<h1 align = center> 100 Days of Machine Learning - Day 6

100 days of machine learning is a tech challenge where the participants spend 100 continuous days studying, learning and coding machine learning concepts. It involves dedicating a certain amount of time each day to engage in ML-related activities, such as reading books, watching tutorials, completing online courses, working on projects, or participating in coding exercises. The goal is to develop a consistent learning habit and make significant progress in ML skills over the course of 100 days.

# Table of Contents
- Feature Selection
- Accuracy
- Precision
- Recall
- F1 score
- Precision vs Recall Tradeoff

# Feature Selection

Any real-life dataset comprises of various features and fields that describe the relation of an entity with another. In most datasets, specially big ones, we observe that not all features or fields are strongly correlated (positively or negatively) with each other or atleast with the quantity we are trying to measure or predict (the target variable). If we include all the features present in a dataset, it poses a couple of problems :

- High Dimensionality : Dealing with a large number of features also means that the dimensionality of the dataset is increased. A dataset being "high-dimensional" means that there are a large number of input features and variables that the model has to consider, analyse and optimize its predictions according to. When a model becomes overly high dimensional, the model becomes incredibly complex and computationaly expensive. Therefore it is important to only select the important features that are correlated with the target variable.

    A frequently observed instance of high dimensional data is image data. Images consist of hundreds of pixels and each pixel can be termed as an input feature. Processing all the data for a final model can be very computationally complex, hence it is important to detect and seperate features from the images first using techniques like filters.

- Model Performance : If a dataset contains many features, and an amount of those features are poorly correlated with the target variable or contain noise/faulty data- then the model trained on the dataset can be subject to performance problems like overfitting, which occurs when the model learns irrelevant noise and patterns that lead to poor generalization to unseen data but very good performance on training data.

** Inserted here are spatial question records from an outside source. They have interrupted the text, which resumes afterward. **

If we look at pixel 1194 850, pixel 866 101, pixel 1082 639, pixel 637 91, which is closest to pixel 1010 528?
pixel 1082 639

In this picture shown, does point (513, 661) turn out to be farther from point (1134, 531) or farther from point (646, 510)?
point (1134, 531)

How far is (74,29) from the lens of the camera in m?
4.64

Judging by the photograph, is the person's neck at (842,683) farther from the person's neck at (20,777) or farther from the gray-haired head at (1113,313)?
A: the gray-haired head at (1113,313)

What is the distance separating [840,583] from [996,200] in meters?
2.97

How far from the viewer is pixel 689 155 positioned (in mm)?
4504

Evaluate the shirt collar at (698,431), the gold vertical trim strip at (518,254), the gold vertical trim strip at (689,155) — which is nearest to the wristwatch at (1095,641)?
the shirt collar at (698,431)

    Selecting specific features which are relevant, mathematically correlated or appropriate for the training of the model reduces the amount of noise and faults present in the input dataset. This reduces overfitting and betters the performance of the model.

    Moreover, if the data is extremely high-dimensional because of a large amount of features, the computational complexity of the model increases exponentially. This causes training of the model to slow down and make it harder for iterative learning to occur. This means a lot of features that may or may not be interrelated with each other have to be computed and with each added data point, the computational cost of resolving the distance, relation or densities increases.

- Interpretability and Complexity : A high amount of features make a model very complex because of high dimensionality, which also means it may be difficult to interpret and understand the model's behaviour. Most unmodified and uncleaned datasets contain irrelevant features and noise, which when used to train a model may result in misleading information as the model becomes more and more susceptible to overfitting.

    When we do feature selection, we understand directly what features are correlated with the target variable and how they may be related to it. By isolating the relevant features we gain more insight into how the model is internally operating, making the black box system of an ML model more tranparent and easier to interpret. 

    Since feature selection reduces complexity, representing the understood workings of a model also becomes easier and more simplified. This allows for easier and intuitive explanations and understanding of models.

    If there is no feature selection done on the input dataset, it will often lead to *a loss in detail*, which means we lose the understanding of what features may be directly correlated with the target variable(s). This can cause a model to lose its attention to the important features and also the interpretability of the model to decrease because of potential misinformation gain.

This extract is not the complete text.